• _Document passage_
****************************************
Genome-wide pharmacogenetics of antidepressant response in the GENDEP project by Uher Rudolf, Perroud Nader, Ng Mandy Y M, Hauser Joanna, Henigsberg Neven, Maier Wolfgang, Mors Ole, Placentino Anna, Rietschel Marcella, Souery Daniel, Zagar Tina, Czerski Piotr M, Jerman Borut, Larsen Erik Roj, Schulze Thomas G, Zobel Astrid, Cohen-Woods Sarah, Pirlo Katrina, Butler Amy W, Muglia Pierandrea, Barnes Michael R, Lathrop Mark, Farmer Anne, Breen Gerome, Aitchison Katherine J, Craig Ian, Lewis Cathryn M, McGuffin Peter in The American journal of psychiatry (2010).
****************************************
• _Task item 1_
Summarize the citation in one sentence.
• _Task item 2_
Please list every author in the citation whose surname begins with the letter M, giving each name as the citation writes it.
The items that follow have no connection to the citation above.

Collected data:
****************************************
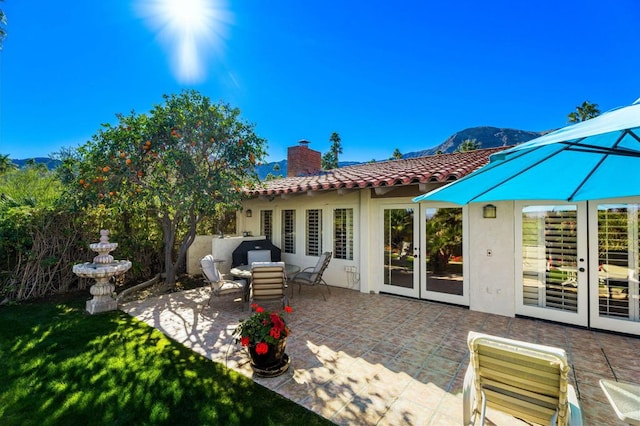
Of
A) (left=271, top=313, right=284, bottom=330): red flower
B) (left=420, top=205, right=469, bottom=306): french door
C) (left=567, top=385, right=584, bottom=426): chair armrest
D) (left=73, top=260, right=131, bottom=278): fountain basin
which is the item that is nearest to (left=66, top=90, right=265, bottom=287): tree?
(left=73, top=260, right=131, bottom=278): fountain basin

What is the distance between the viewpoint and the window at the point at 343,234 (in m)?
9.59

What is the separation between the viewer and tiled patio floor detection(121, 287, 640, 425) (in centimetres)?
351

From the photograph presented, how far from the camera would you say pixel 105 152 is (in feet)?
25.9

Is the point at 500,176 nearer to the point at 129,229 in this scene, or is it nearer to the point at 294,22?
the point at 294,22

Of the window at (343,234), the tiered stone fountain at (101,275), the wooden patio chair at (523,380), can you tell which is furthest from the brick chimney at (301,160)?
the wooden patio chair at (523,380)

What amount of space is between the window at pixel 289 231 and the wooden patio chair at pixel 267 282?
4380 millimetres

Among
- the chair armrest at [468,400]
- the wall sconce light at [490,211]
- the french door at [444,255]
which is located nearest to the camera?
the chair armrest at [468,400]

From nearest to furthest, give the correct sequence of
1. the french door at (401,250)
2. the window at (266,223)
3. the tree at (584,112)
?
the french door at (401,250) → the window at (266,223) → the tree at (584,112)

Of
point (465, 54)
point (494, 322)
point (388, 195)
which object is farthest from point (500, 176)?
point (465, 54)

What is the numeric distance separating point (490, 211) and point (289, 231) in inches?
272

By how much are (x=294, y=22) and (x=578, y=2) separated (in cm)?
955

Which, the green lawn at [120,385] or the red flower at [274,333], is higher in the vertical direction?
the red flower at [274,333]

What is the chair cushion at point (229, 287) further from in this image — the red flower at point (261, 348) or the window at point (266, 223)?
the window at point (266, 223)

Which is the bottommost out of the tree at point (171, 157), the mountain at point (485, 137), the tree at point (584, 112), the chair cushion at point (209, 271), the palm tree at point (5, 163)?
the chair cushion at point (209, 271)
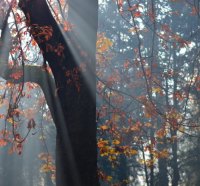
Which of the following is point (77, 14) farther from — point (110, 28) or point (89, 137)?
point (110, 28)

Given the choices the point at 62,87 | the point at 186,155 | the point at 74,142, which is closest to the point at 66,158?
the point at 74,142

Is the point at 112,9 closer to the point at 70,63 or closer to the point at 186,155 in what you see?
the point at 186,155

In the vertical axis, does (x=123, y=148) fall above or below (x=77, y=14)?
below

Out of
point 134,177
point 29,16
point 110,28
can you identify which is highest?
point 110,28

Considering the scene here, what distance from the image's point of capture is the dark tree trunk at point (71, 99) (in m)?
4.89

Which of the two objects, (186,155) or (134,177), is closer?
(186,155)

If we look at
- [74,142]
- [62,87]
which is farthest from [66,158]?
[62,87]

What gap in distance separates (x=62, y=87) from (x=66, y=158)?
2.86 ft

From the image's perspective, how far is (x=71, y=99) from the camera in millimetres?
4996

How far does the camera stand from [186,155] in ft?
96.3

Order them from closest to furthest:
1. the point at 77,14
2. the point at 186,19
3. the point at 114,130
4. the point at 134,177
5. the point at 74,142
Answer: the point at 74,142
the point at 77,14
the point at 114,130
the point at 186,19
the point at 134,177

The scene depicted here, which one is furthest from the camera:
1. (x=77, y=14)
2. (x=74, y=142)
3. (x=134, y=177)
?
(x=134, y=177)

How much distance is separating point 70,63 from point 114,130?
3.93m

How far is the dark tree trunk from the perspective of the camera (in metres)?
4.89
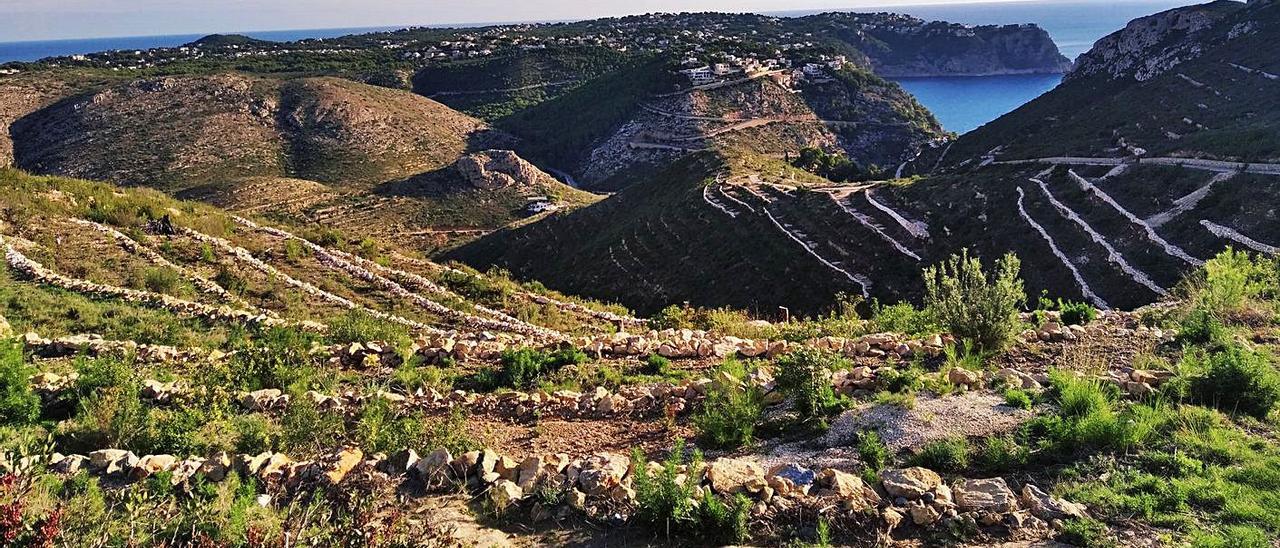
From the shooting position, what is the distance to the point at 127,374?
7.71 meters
****************************************
• _Your response 1_
The citation lists a 2010 article in The American journal of psychiatry, by Uher Rudolf and many coauthors, on genome-wide pharmacogenetics of antidepressant response in the GENDEP project.

• _Your response 2_
Maier Wolfgang
Mors Ole
Muglia Pierandrea
McGuffin Peter